## WRITTEN REQUEST:
Only the run of lines from the one containing "How far from the lens" through the last line should be returned, exactly as written.

## RECORDED DATA:
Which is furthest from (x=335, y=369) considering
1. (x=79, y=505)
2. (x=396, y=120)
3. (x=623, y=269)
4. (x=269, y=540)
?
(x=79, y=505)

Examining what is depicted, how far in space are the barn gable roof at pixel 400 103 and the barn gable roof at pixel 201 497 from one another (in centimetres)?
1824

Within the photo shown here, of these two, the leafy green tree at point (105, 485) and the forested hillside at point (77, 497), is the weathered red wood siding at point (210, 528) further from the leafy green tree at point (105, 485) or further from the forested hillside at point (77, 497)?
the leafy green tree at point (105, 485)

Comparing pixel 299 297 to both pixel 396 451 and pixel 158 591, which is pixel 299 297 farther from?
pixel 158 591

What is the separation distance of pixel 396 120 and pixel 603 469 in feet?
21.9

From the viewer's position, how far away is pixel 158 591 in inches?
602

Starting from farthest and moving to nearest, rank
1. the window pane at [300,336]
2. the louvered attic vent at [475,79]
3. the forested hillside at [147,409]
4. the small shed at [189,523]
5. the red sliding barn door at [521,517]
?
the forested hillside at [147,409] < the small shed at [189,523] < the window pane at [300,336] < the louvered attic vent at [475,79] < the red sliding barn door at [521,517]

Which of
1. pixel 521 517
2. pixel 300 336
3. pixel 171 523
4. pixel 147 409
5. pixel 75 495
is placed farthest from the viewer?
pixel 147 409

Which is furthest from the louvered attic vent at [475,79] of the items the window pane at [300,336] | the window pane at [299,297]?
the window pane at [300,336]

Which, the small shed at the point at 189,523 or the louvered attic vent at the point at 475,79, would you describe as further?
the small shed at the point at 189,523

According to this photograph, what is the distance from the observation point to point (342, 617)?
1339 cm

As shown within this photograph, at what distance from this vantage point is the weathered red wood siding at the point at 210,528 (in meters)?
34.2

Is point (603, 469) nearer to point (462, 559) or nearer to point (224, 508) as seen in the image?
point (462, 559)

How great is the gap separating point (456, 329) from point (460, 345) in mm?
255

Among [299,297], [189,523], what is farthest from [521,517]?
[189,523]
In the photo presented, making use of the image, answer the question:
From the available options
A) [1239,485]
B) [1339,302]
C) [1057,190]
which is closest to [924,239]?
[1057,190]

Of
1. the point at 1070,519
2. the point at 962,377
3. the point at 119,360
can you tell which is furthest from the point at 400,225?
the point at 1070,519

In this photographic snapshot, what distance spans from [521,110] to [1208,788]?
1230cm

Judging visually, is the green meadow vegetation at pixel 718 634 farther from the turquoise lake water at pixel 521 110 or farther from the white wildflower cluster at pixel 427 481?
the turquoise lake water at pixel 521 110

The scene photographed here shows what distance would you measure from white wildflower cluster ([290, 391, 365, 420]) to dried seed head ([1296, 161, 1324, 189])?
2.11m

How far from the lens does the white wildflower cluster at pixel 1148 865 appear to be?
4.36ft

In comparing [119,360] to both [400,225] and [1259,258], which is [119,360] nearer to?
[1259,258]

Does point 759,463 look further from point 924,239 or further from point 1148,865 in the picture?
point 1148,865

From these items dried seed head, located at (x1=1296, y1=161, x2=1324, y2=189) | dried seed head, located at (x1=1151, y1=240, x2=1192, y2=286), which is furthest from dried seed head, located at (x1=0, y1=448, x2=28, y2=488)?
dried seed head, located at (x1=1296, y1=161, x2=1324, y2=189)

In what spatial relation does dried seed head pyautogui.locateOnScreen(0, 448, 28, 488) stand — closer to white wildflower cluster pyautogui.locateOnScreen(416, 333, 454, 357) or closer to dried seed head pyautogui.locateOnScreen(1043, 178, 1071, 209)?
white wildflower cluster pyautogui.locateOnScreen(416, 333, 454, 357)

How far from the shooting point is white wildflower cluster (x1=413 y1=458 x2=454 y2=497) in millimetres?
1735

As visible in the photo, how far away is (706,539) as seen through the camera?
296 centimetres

## REPLY TO THE TASK:
How far from the lens does the white wildflower cluster at pixel 1148 865 appear to be?
4.36ft

In comparing [119,360] to both [400,225] and [1259,258], which is [119,360] nearer to?
[1259,258]

Does point 759,463 look further from point 924,239 or further from point 1148,865 in the picture?
point 1148,865

From these items dried seed head, located at (x1=1296, y1=161, x2=1324, y2=189) | dried seed head, located at (x1=1151, y1=240, x2=1192, y2=286), which is furthest from dried seed head, located at (x1=0, y1=448, x2=28, y2=488)?
dried seed head, located at (x1=1296, y1=161, x2=1324, y2=189)

In what spatial relation does dried seed head pyautogui.locateOnScreen(0, 448, 28, 488) stand — closer to white wildflower cluster pyautogui.locateOnScreen(416, 333, 454, 357) or closer to dried seed head pyautogui.locateOnScreen(1043, 178, 1071, 209)?
white wildflower cluster pyautogui.locateOnScreen(416, 333, 454, 357)

How far from the shooting point is white wildflower cluster (x1=413 y1=458 x2=454 y2=497) in millimetres?
1735

As visible in the photo, how far away is (706,539) as seen through the camera?
296 centimetres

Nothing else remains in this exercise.